Jin-Chong Xu, Jing Fan, Xueqing Wang, Stephen M. Eacker, Tae-In Kam, Li Chen, Xiling Yin, Juehua Zhu, Zhikai Chi, Haisong Jiang, Rong Chen, Ted M. Dawson, and Valina L. Dawson

Science Translational Medicine 06 Apr 2016:

Vol. 8, Issue 333, pp. 333ra48, DOI: 10.1126/scitranslmed.aad0623

Translating neuroprotective treatments from discovery in cell and animal models to the clinic has proven challenging. To reduce the gap between basic studies of neurotoxicity and neuroprotection and clinically relevant therapies, we developed a human cortical neuron culture system from human embryonic stem cells or human inducible pluripotent stem cells that generated both excitatory and inhibitory neuronal networks resembling the composition of the human cortex.
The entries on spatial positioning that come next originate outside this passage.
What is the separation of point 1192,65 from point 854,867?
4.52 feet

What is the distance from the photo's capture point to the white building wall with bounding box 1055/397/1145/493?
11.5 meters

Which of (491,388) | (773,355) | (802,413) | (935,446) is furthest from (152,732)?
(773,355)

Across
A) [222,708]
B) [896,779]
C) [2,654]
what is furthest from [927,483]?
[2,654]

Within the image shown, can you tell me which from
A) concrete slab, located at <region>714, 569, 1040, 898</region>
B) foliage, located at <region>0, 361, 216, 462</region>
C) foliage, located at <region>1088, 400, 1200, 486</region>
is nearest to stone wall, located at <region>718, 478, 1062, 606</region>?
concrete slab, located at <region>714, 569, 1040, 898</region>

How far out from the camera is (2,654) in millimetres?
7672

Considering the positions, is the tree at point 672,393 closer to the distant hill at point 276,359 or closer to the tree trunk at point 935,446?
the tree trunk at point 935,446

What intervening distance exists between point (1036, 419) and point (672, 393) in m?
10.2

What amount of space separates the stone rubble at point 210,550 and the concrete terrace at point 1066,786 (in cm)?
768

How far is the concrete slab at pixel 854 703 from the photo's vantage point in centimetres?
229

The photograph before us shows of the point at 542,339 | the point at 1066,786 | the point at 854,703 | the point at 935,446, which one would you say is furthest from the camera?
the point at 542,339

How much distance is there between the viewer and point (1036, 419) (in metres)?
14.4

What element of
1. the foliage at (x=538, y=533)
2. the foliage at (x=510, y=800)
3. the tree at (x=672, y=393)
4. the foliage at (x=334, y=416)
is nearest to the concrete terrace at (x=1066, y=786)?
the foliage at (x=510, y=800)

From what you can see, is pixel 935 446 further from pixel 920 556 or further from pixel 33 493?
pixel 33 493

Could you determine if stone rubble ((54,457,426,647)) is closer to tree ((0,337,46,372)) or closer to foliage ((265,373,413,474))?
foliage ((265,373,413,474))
This methodology used timed administration of retinoic acid to FOXG1+ neural precursor cells leading to differentiation of neuronal populations representative of the six cortical layers with both excitatory and inhibitory neuronal networks that were functional and homeostatically stable. In human cortical neuronal cultures, excitotoxicity or ischemia due to oxygen and glucose deprivation led to cell death that was dependent on N-methyl-D-aspartate (NMDA) receptors, nitric oxide (NO), and poly(ADP-ribose) polymerase (PARP) (a cell death pathway called parthanatos that is distinct from apoptosis, necroptosis, and other forms of cell death). Neuronal cell death was attenuated by PARP inhibitors that are currently in clinical trials for cancer treatment. This culture system provides a new platform for the study of human cortical neurotoxicity and suggests that PARP inhibitors may be useful for ameliorating excitotoxic and ischemic cell death in human neurons.